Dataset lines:
◆ ◆ ◆ ◆ ◆
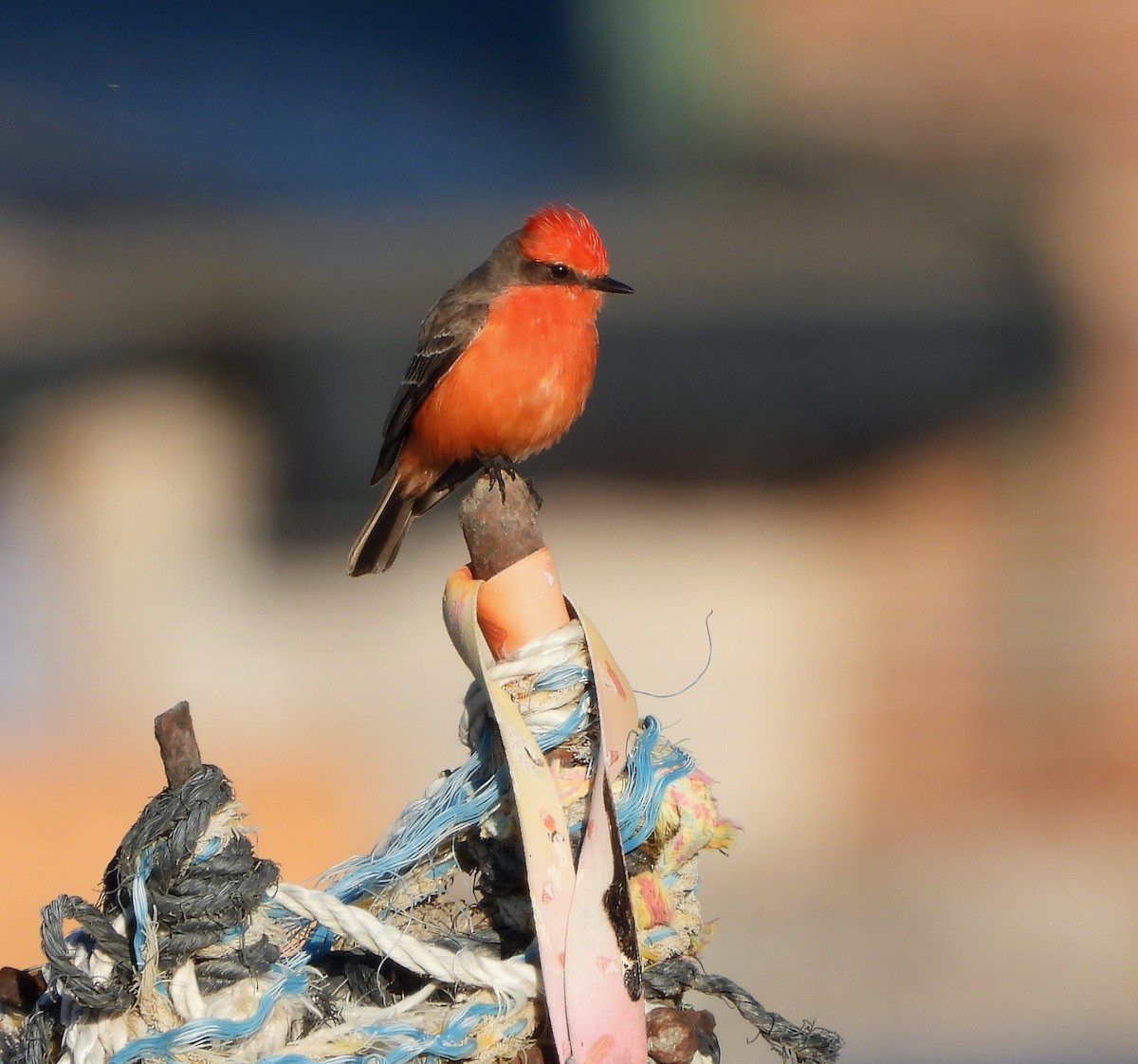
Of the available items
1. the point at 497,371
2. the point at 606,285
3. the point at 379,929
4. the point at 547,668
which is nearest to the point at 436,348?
the point at 497,371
◆ ◆ ◆ ◆ ◆
▸ **Task to carry out**: Please write out the lines above word for word, leaving out the pictures.

▸ **The reply**:
Of the available items
1. the point at 497,371
2. the point at 606,285
3. the point at 379,929
4. the point at 547,668
which is nearest to the point at 436,348?
the point at 497,371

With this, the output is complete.